Vor allem jugendliche SchulabbrecherInnen - vermehrt Mädchen, die im zum Großteil muslimisch geprägtem Norden und den Westregionen wie Foumban nicht immer die Möglichkeit haben, die Schule weiter zu besuchen, da Schulgebühren im Vergleich zum Einkommen der Familien hoch sind und die Jungen bei der schulischen wie beruflichen Bildung bevorzugt werden - haben darunter zu leiden und lassen sich ohne Zertifizierung oder staatliche Anerkennung im informellen Sektor schulen. Dadurch ergeben sich andauernde rechtliche und finanzielle Unsicherheiten, vor allem für Frauen und junge Mädchen. Wir möchten dieser marginalisierten Bevölkerungsgruppe daher eine Ausbildung ermöglichen um ihre Eigenständigkeit, Unabhängigkeit und finanzielle Sicherheit zu fördern und ihnen somit zu ermöglichen, auf eigenen Beinen zu stehen.

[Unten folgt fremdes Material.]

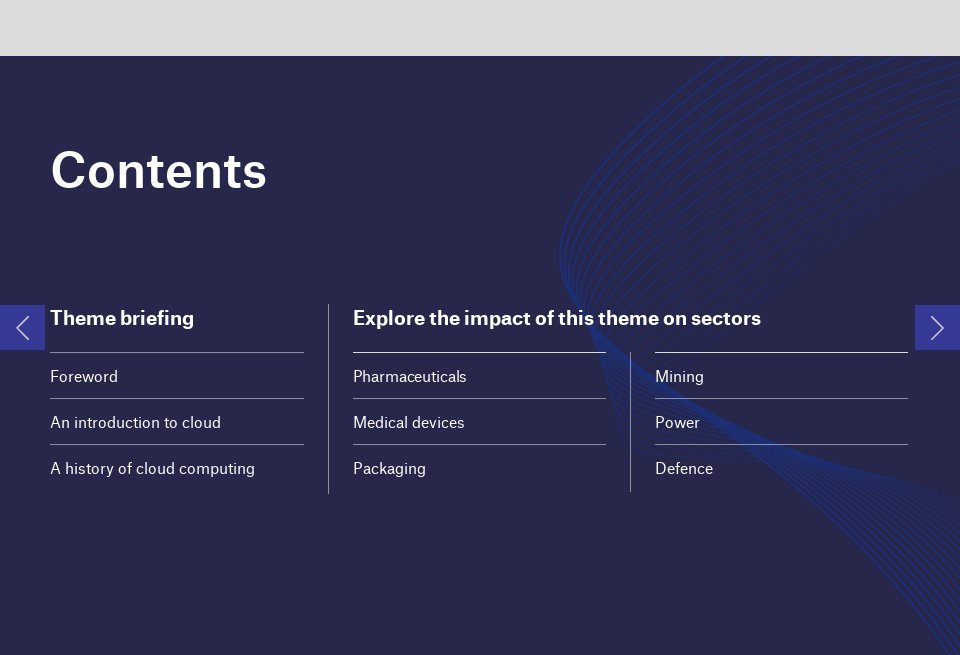 Contents

Theme briefing

Foreword

An introduction to cloud

A history of cloud computing

Explore the impact of this theme on sectors

Pharmaceuticals

Medical devices

Packaging

Mining

Power

Defence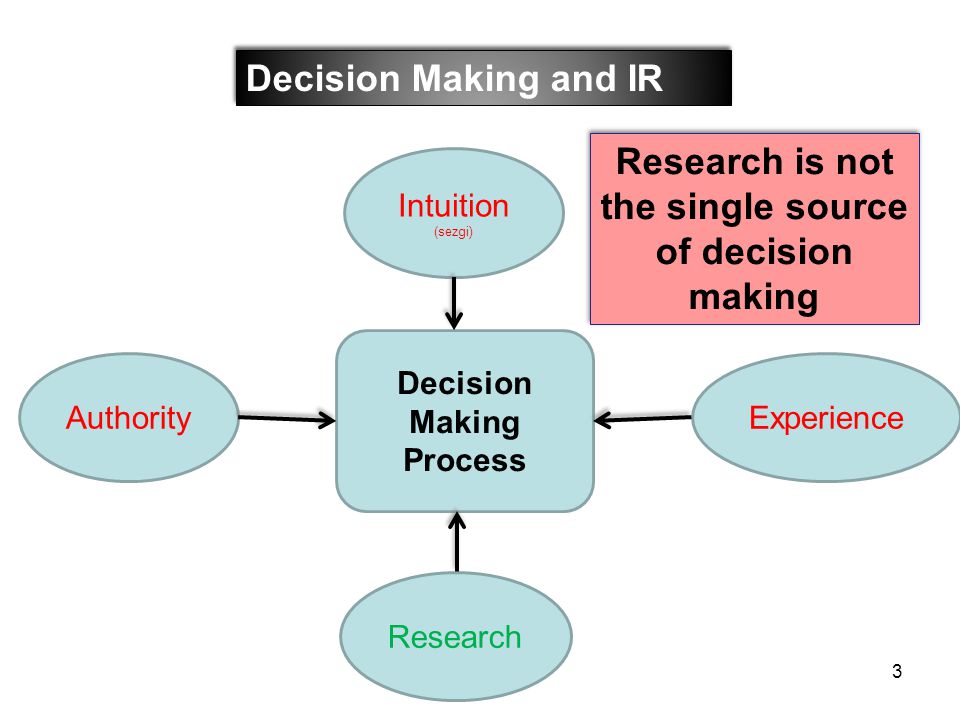 Decision Making and IR

Research is not the single source of decision making

Intuition
(sezgi)

Authority

Decision Making Process

Experience

Research

3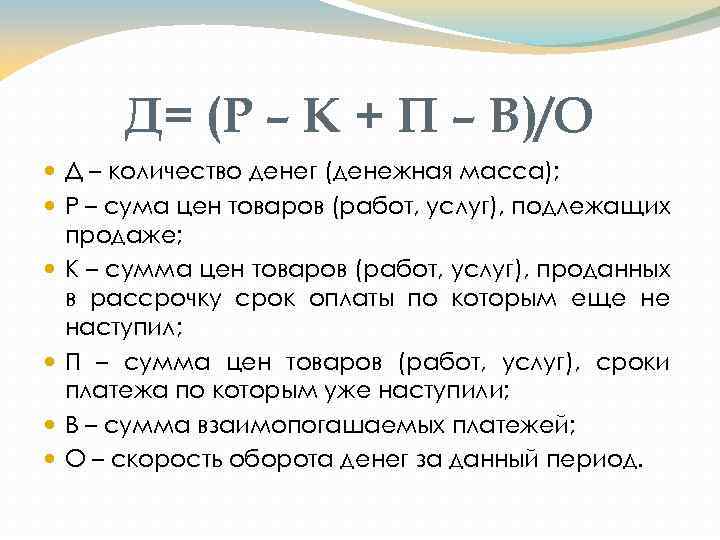 Д= (Р – К + П – В)/О

- Д – количество денег (денежная масса);
- Р – сума цен товаров (работ, услуг), подлежащих продаже;
- К – сумма цен товаров (работ, услуг), проданных в рассрочку срок оплаты по которым еще не наступил;
- П – сумма цен товаров (работ, услуг), сроки платежа по которым уже наступили;
- В – сумма взаимопогашаемых платежей;
- О – скорость оборота денег за данный период.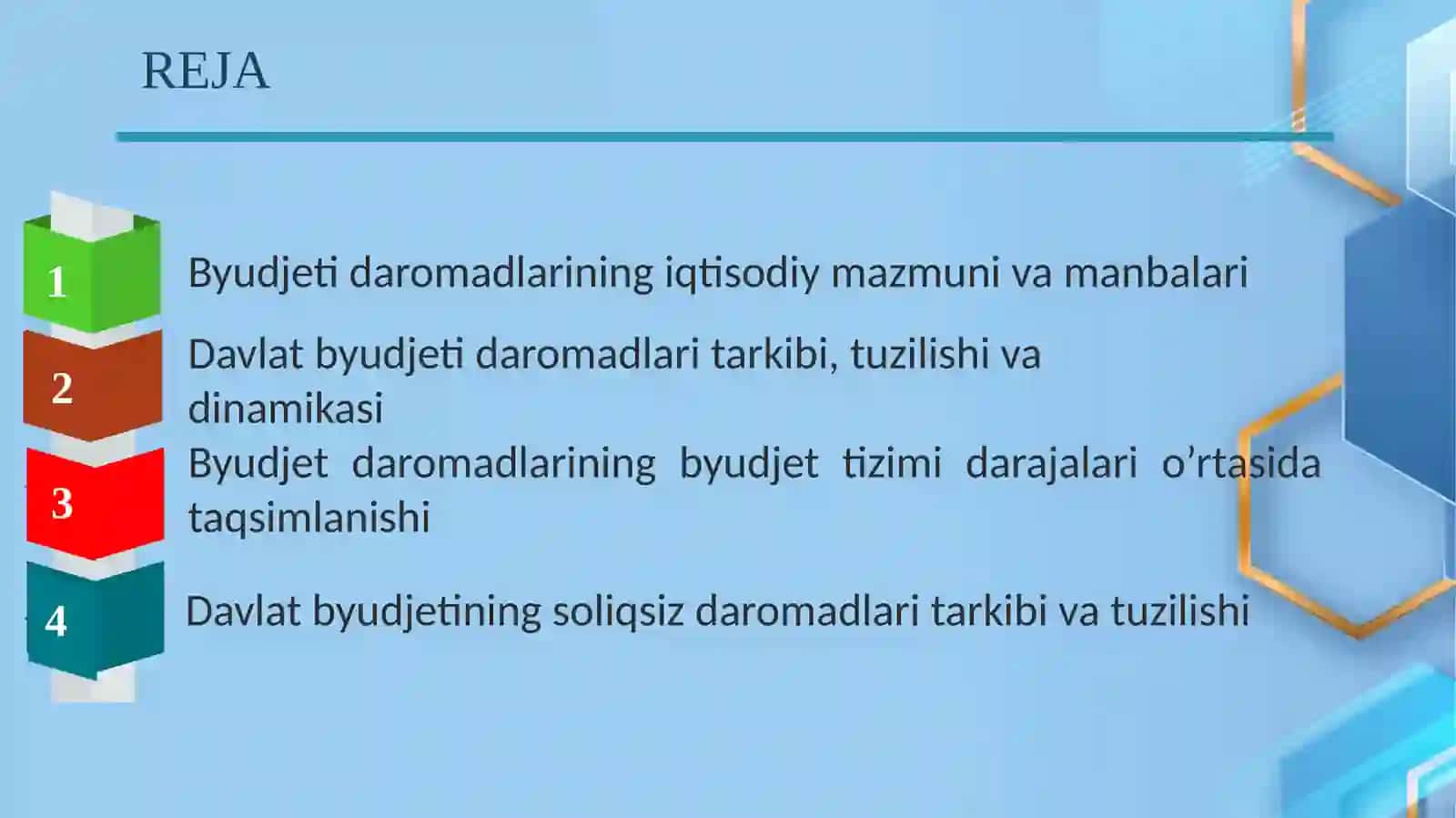 REJA

1 Byudjeti daromadlarining iqtisodiy mazmuni va manbalari

2 Davlat byudjeti daromadlari tarkibi, tuzilishi va dinamikasi

3 Byudjet daromadlarining byudjet tizimi darajalari o'rtasida taqsimlanishi

4 Davlat byudjetining soliqsiz daromadlari tarkibi va tuzilishi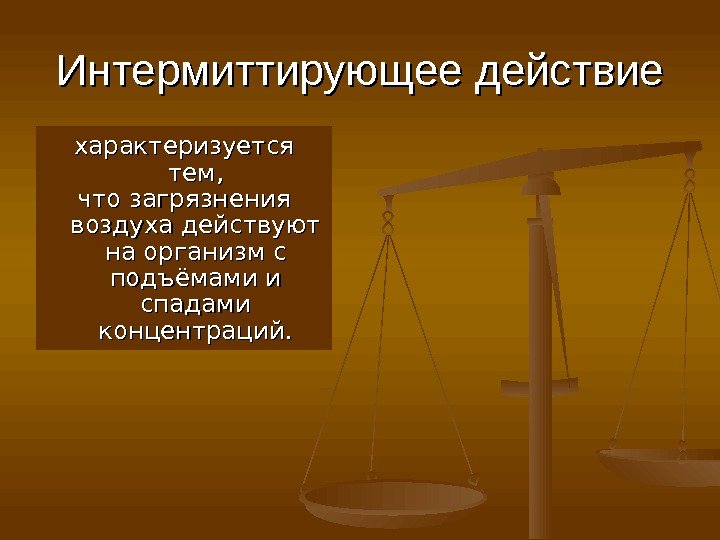 Интермиттирующее действие

характеризуется тем, что загрязнения воздуха действуют на организм с подъёмами и спадами концентраций.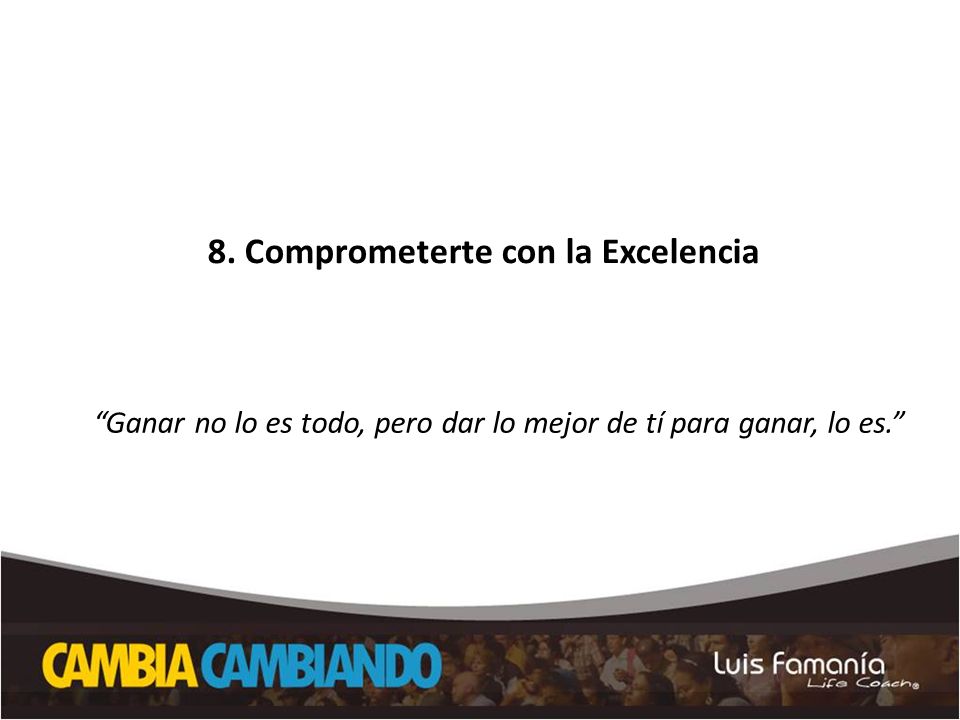 8. Comprometerte con la Excelencia

“Ganar no lo es todo, pero dar lo mejor de tí para ganar, lo es.”

CAMBIA CAMBIANDO

Luis Famanía
Life Coach®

Da der Aufbau und die langfristige Finanzierung der Berufsschule eine große Herausforderung ist, müssen Gebühren für die Ausbildung erhoben werden. Die jährlichen Ausbildungsgebühren von 198,20 € pro Person sind für viele der jungen, benachteiligten Menschen, vor allem Frauen, ohne berufsqualifizierenden Abschluss schwer bis unmöglich aufzubringen.

In Kamerun haben wir mit dem ADDC einen verlässlichen Partner. Mehr dazu unter Projekt-Träger.
Durch die Vernetzung und Kooperation mit lokalen Betrieben und der staatlichen Arbeitsagentur ist die Ausbildung praxisorientiert und wird die Zugangsmöglichkeiten zum Arbeitsmarkt für die Ausgebildeten deutlich verbessern. Für eine fundierte, handwerkliche Ausbildung ist es uns besonders wichtig zu gewährleisten, dass die Werkstätten gut ausgestattet sind um den Berufsschülern sowohl das Erlernen des Umgangs mit den Maschinen als auch mit Computern zu ermöglichen.

Jährlich sollen mindestens 80 benachteiligte Jugendliche eine Ausbildung aufnehmen können, mit der sie mittels eines qualifizierten Abschlusses nach dem Ausbildungslehrgang von zwei Jahren verbesserte Arbeitsmarktchancen haben und ihr Erwerbseinkommen sichern können.